More than three-quarters of American voters support bills that would significantly expand federal funding for public safety and help communities hire 100,000 additional police officers. More than 60% want the Keystone pipeline to be completed and become operational as part of a broader plan to increase energy supplies and slow the transition from fossil fuels. Eighty percent of Americans (including 77% of Democrats) think that Title 42 Covid border restrictions should be extended, not scrapped, and 68% believe that the Biden administration’s immigration policies encourage illegal immigration. Six in 10 Americans believe that new state laws restricting gender education in public schools make sense and that the left’s attack on them is overblown.

Mr. Biden fares no better on the economy. Americans overwhelmingly identify inflation as their most important concern, and they blame the administration, not Vladimir Putin, for rising prices at the pump and in grocery stores. Only 20% think that their personal financial situation has improved under this president, while 48% say it is getting worse.

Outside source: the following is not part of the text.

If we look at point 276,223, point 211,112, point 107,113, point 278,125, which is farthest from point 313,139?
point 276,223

As of now, only 37% of Americans want Mr. Biden to run for re-election, and policy failures are just part of the reason. More than 6 in 10 Americans have concluded that he is simply too old to do so, a total that includes 60% of moderates, 68% of independents, 69% of suburban dwellers, and 73% of Hispanics.

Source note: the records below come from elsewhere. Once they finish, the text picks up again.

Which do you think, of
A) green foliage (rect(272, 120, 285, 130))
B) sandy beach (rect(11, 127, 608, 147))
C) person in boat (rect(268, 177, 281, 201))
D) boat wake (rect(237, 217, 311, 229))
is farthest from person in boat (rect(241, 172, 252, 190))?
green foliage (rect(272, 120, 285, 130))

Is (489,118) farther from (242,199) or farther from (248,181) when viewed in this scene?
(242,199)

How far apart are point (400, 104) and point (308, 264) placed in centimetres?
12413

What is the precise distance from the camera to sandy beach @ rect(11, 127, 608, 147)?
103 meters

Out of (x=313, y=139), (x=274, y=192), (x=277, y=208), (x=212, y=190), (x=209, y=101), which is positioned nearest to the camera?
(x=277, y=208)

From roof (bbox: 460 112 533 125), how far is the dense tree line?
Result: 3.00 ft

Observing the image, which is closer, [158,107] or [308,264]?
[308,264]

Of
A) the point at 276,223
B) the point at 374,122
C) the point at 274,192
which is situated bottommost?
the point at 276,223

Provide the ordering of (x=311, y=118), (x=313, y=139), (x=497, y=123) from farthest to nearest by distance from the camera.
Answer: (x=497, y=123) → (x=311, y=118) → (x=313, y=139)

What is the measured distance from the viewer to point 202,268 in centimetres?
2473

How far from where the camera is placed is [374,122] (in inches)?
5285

At the same time, only 45% of Americans want Donald Trump to run again, and a race between Mr. Biden and Mr. Trump in 2024 could feature the least popular combatants ever seen in a U.S. presidential contest. This could open the door for something we have not seen since Ross Perot

in 1992—a serious insurgency from the center. In the Harvard-Harris poll, 58% of respondents said they would be willing to consider a “moderate independent” as an alternative to unappealing major-party candidates.

Unlike in France, this strategy has never succeeded in the U.S. But serious elected officials in both parties are beginning to wonder whether they should follow the trail Mr. Macron has blazed.